Can you provide the Clang patch as well?

> Not everything of what can be supported is already there, but at least 
> we know we pass all 'check-all' tests with the new implementation in 
> place of the scalar and struct-path ones and we see how current issues 
> can be resolved with this new approach.
>
> > As in the current scheme, this group is a peer to <may_alias>
> > above?
>
> Yes, <vtable_pointer> and <may_alias> are peers. Just like in the 
> current implementation. This reminds me another aspect of the 
> discussion: the C/C++ TBAA rules are not completely settled yet and we 
> may want to change some bits as time flows. Or make them configurable. 
> The proposed approach is designed with this possibility in mind and 
> provides greater flexibility in this regard.

I understand. I'm not convinced that we want flexibility, however. I 
believe that we want a frontend-language-independent set of rules, and a 
straightforward representation necessary to implement those rules, just 
one that is more expressive than what we have today. As TBAA has been, 
and as the IR has been, TBAA should continue to be inspired by the needs 
of language frontends, however, I have no interest in directly importing 
the semantics of other languages into LLVM itself (if not absolutely 
necessary). This is how we develop the LLVM IR as well: it is an 
independently-defined system, and where we need additional capabilities 
to meet the needs of clients, we extend the IR while keeping it an 
independently-defined system.

>
> > Of all of these groups above, only <union> has special
> > semantics, correct?
>
> Yes, currently. But we consider type groups as one of the natural ways 
> to extend the implementation to support other input languages and 
> their dialects.
>
> >> For two given access sequences we can determine if the
> >> accessed objects are allowed to overlap by the rules of the
> >> input language. Here's the list of rules complete enough to
> >> support C and C++. Ellipsis elements denote sequences of zero
> >> or more elements.
> >
> > Which is presumed to match in both accesses, correct?
>
> Yes, same-named elements shall match. Thanks for the catch!
>
> >> If neither of the given sequences contains the leading access
> >> type of the other, then they are allowed to overlap if the
> >> leading access type of one sequence is a direct or indirect
> >> field of the final access type of the other sequence and then
> >> the most generic access sequence consists of a single element,
> >> which is that final access type.
>
> > I'm not following the above paragraph. Can you please explain
> > from where this comes?
>
> Consider this:
>
>   struct A { int i; } *a;
>   struct B { struct A a; };
>
>   struct M { struct B b; };
>   struct N { struct M m; } *n;
>
> Now, access sequences for accesses 'n->m' and 'a->i' do not have 
> common elements, but are still allowed to overlap as 'a' may be 
> pointing to 'n->m.b.a'.

Okay, now I understand what you mean.

>
> >> For a field node the first element refers to its type. The
> >> purpose of other elements is to make the field node unique.
> >> Their meaning is unspecified.
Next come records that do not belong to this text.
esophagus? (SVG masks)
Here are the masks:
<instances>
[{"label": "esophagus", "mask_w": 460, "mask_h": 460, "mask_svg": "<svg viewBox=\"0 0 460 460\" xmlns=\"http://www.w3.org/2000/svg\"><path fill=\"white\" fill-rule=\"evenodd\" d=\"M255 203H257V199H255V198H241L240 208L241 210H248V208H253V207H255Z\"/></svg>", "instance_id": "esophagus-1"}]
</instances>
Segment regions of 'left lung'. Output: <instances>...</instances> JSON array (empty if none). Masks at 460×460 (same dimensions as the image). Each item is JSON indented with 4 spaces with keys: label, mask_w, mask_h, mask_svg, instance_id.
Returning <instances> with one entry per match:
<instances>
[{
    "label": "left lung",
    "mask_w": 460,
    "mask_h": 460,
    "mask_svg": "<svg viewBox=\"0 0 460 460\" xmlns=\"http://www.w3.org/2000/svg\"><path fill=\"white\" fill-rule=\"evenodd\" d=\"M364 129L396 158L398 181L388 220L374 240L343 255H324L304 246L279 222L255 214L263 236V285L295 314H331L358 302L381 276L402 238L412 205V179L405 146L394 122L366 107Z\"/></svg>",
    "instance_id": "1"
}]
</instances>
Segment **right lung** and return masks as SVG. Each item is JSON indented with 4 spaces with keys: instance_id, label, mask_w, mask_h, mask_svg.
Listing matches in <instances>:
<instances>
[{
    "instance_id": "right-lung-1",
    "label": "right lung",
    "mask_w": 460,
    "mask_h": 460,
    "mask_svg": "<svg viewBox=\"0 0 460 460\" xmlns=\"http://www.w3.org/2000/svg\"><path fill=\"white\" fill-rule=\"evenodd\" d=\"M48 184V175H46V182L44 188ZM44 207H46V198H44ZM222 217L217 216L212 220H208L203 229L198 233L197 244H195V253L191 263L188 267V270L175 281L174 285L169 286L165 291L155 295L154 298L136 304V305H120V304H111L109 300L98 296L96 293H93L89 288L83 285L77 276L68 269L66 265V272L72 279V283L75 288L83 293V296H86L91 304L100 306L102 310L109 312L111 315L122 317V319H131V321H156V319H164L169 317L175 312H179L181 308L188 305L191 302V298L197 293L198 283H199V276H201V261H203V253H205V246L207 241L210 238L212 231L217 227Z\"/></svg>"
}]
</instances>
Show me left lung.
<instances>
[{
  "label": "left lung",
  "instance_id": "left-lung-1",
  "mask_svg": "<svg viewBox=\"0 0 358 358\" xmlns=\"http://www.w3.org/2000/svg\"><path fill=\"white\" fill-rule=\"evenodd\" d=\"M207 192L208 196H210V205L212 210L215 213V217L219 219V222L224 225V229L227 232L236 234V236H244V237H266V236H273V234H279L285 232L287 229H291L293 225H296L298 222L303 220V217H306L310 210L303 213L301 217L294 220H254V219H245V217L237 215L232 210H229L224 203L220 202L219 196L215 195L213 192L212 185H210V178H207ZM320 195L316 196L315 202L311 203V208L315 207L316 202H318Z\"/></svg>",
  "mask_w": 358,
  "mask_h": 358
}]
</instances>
Currently the other members for
> >> C and C++ are the field name, bit offset and bit size of the
> >> member, but
>
> > I suspect that we'll want to define a meaning to the
> > size/offset fields. One thing to think about is that, today, we
> > also have !tbaa.struct metadata. This is put on memcpy, etc. to
> > indicate what fields are defined (the rest is padding which the
> > memcpy does not need to actually copy). This is somewhat akin
> > to the bitfield problem (i.e. a single load can access multiple
> > fields in the bitfield). If we can represent that, maybe we can
> > use the same thing to replace !tbaa.struct as well. We could
> > specify size/offset in bits to handle bitfields.
>
> Yes, I was thinking about representing parts of objects when working 
> on SROA where we have to annotate accesses to slices as if they are 
> accesses to whole objects. This is still a task in progress.
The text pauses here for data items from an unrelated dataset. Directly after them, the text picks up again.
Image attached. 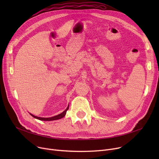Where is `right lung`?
Instances as JSON below:
<instances>
[{"mask_svg":"<svg viewBox=\"0 0 159 159\" xmlns=\"http://www.w3.org/2000/svg\"><path fill=\"white\" fill-rule=\"evenodd\" d=\"M69 109V106H68V107L66 108V109L62 112L61 113V114L59 115H57L56 116H52V117H49V118H44V117H39V116H35L33 115L32 114L30 113V115L33 116V117H34L37 119H39L40 120H45V121H51V120H58V119H62L63 118L64 116L66 115V111H68V110Z\"/></svg>","mask_w":159,"mask_h":159,"instance_id":"add662e5","label":"right lung"}]
</instances>
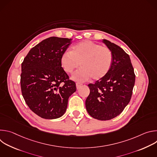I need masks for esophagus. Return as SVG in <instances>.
Masks as SVG:
<instances>
[{"mask_svg": "<svg viewBox=\"0 0 157 157\" xmlns=\"http://www.w3.org/2000/svg\"><path fill=\"white\" fill-rule=\"evenodd\" d=\"M82 85V84H81V83H79V82H76V88L78 89L80 87H81V86Z\"/></svg>", "mask_w": 157, "mask_h": 157, "instance_id": "1", "label": "esophagus"}]
</instances>
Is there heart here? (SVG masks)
Here are the masks:
<instances>
[{
  "label": "heart",
  "instance_id": "obj_1",
  "mask_svg": "<svg viewBox=\"0 0 157 157\" xmlns=\"http://www.w3.org/2000/svg\"><path fill=\"white\" fill-rule=\"evenodd\" d=\"M113 55L109 48L89 40L82 41L72 48L71 52L65 51L60 58V63L66 73H72L79 64L81 69L75 73L72 79L84 82L91 78L98 80L110 71Z\"/></svg>",
  "mask_w": 157,
  "mask_h": 157
}]
</instances>
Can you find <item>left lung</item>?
<instances>
[{
    "mask_svg": "<svg viewBox=\"0 0 157 157\" xmlns=\"http://www.w3.org/2000/svg\"><path fill=\"white\" fill-rule=\"evenodd\" d=\"M102 42L113 53V65L104 78L88 84L90 93L86 107L93 118L107 121L119 116L129 103L136 75L129 55L109 40L103 39Z\"/></svg>",
    "mask_w": 157,
    "mask_h": 157,
    "instance_id": "obj_1",
    "label": "left lung"
}]
</instances>
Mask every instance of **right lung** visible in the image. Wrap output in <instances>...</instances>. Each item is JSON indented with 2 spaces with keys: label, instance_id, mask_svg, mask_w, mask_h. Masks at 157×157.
<instances>
[{
  "label": "right lung",
  "instance_id": "add662e5",
  "mask_svg": "<svg viewBox=\"0 0 157 157\" xmlns=\"http://www.w3.org/2000/svg\"><path fill=\"white\" fill-rule=\"evenodd\" d=\"M71 40L56 36L44 40L30 50L21 63L22 96L29 108L41 118L61 117L70 96L76 91L75 82L69 79L60 63L61 56Z\"/></svg>",
  "mask_w": 157,
  "mask_h": 157
}]
</instances>
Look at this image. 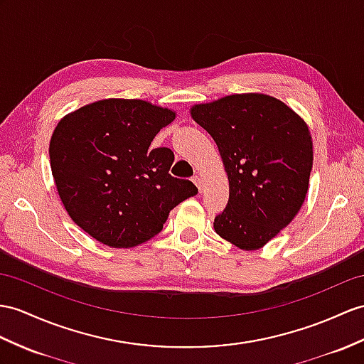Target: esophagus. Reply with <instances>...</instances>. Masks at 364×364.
Instances as JSON below:
<instances>
[{"mask_svg":"<svg viewBox=\"0 0 364 364\" xmlns=\"http://www.w3.org/2000/svg\"><path fill=\"white\" fill-rule=\"evenodd\" d=\"M193 182L196 183V187H198L199 191L202 193V190H203V182H202V179H200V176H198V174L194 176V177H193Z\"/></svg>","mask_w":364,"mask_h":364,"instance_id":"34e87169","label":"esophagus"}]
</instances>
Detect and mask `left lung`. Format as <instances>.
Returning a JSON list of instances; mask_svg holds the SVG:
<instances>
[{
	"label": "left lung",
	"instance_id": "left-lung-1",
	"mask_svg": "<svg viewBox=\"0 0 364 364\" xmlns=\"http://www.w3.org/2000/svg\"><path fill=\"white\" fill-rule=\"evenodd\" d=\"M193 120L216 141L230 198L215 232L242 250H258L304 203L314 164L309 127L267 94L225 95L191 106Z\"/></svg>",
	"mask_w": 364,
	"mask_h": 364
}]
</instances>
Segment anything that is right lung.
I'll return each instance as SVG.
<instances>
[{"label": "right lung", "mask_w": 364, "mask_h": 364, "mask_svg": "<svg viewBox=\"0 0 364 364\" xmlns=\"http://www.w3.org/2000/svg\"><path fill=\"white\" fill-rule=\"evenodd\" d=\"M173 109L139 99H105L58 122L49 144L58 196L74 223L97 241L128 249L156 236L170 211L196 196L193 182L170 173V148L153 139Z\"/></svg>", "instance_id": "obj_1"}]
</instances>
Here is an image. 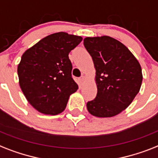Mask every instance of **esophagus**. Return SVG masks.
<instances>
[{
    "label": "esophagus",
    "mask_w": 158,
    "mask_h": 158,
    "mask_svg": "<svg viewBox=\"0 0 158 158\" xmlns=\"http://www.w3.org/2000/svg\"><path fill=\"white\" fill-rule=\"evenodd\" d=\"M84 80H85V78H84V76H82L79 78V83L81 84V85H83V83H84Z\"/></svg>",
    "instance_id": "1"
}]
</instances>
Sounds good. In the backend (i.e., at the SDAG/MI levels) we 
specifically track offsets into scalars for a similar reason. Tracking 
offsets here may make sense too.

>
> And by the way, another thing to think about is that in some cases we 
> may need an instruction to be associated with more than one access 
> sequence. For example, memcpy() calls that initialize and copy 
> aggregates read and write something at the same time. So we probably 
> should consider this as a potential solution to the slices problem.

I agree.

In the memcpy case, or more generally for argmemonly functions, I'd like 
to be able to mark specific arguments with metadata specifically. This 
will require an infrastructure enhancement to support metadata on 
function arguments, or some scheme for otherwise encoding metadata 
arguments.

>
> As to !tbaa.struct, the only place where we analyze this tag is during 
> simplification of the memcpy/memmove/memset() calls for aggregates. 

I believe that's correct.

> Since in the mainline we can only represent accesses to scalars, this 
> code generates TBAA info for replacing loads and stores only if the 
> aggregate comprises a single scalar field, if I read it correctly.

That appears to be correct. That should certainly be improved.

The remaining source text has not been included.